▶ Brief
Look through the records below for the line holding "The researchers measured which". Write it out exactly, with each following line through the line holding "Answer (YES/NO): YES".

________

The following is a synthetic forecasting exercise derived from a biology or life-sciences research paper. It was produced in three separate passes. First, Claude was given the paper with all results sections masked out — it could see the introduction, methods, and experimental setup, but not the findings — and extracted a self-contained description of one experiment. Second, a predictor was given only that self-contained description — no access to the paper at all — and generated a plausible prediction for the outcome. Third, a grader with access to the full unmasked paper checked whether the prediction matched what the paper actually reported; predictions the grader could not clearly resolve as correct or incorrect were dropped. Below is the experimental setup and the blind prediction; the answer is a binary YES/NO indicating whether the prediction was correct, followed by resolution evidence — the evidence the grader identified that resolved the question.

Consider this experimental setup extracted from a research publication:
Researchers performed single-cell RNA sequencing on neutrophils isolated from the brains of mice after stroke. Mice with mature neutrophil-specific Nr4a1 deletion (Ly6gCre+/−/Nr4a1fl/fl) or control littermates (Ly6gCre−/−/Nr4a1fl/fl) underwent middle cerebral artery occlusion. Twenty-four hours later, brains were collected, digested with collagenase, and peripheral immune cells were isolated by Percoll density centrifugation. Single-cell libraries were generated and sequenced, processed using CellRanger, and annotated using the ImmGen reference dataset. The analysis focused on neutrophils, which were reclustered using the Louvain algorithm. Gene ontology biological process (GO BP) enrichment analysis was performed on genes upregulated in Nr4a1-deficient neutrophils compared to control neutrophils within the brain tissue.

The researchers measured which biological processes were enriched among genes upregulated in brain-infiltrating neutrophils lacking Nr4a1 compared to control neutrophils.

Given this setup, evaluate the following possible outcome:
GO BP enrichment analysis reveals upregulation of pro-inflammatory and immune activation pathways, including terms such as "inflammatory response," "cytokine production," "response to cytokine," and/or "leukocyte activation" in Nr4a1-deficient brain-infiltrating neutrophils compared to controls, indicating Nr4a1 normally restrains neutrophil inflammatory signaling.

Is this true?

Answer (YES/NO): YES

________

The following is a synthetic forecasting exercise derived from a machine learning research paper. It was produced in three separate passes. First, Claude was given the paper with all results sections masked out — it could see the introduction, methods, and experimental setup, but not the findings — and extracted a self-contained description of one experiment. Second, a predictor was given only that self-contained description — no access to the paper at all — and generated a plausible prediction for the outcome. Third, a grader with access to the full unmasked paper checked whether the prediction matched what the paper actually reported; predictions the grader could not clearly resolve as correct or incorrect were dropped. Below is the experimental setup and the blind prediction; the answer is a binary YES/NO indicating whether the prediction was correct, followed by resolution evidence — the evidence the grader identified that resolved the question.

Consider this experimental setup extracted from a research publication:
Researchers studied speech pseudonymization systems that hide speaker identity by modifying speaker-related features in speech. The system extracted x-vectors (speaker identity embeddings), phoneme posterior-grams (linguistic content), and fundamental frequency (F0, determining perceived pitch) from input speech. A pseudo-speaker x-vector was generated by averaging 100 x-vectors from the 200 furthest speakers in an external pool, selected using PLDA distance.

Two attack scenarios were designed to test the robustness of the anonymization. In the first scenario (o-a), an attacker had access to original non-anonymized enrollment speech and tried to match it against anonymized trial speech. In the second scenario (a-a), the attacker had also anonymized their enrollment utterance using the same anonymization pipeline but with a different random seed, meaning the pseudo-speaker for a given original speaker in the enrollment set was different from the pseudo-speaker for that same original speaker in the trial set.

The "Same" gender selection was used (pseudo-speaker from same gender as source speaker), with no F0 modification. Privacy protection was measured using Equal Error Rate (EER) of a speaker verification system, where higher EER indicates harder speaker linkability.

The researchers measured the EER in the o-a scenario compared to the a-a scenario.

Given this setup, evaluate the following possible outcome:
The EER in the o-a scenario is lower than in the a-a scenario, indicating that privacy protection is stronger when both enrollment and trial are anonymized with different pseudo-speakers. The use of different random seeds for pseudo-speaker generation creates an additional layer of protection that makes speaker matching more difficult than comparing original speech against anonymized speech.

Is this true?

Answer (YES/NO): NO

________

▶ Exercise output
The researchers measured which biological processes were enriched among genes upregulated in brain-infiltrating neutrophils lacking Nr4a1 compared to control neutrophils.

Given this setup, evaluate the following possible outcome:
GO BP enrichment analysis reveals upregulation of pro-inflammatory and immune activation pathways, including terms such as "inflammatory response," "cytokine production," "response to cytokine," and/or "leukocyte activation" in Nr4a1-deficient brain-infiltrating neutrophils compared to controls, indicating Nr4a1 normally restrains neutrophil inflammatory signaling.

Is this true?

Answer (YES/NO): YES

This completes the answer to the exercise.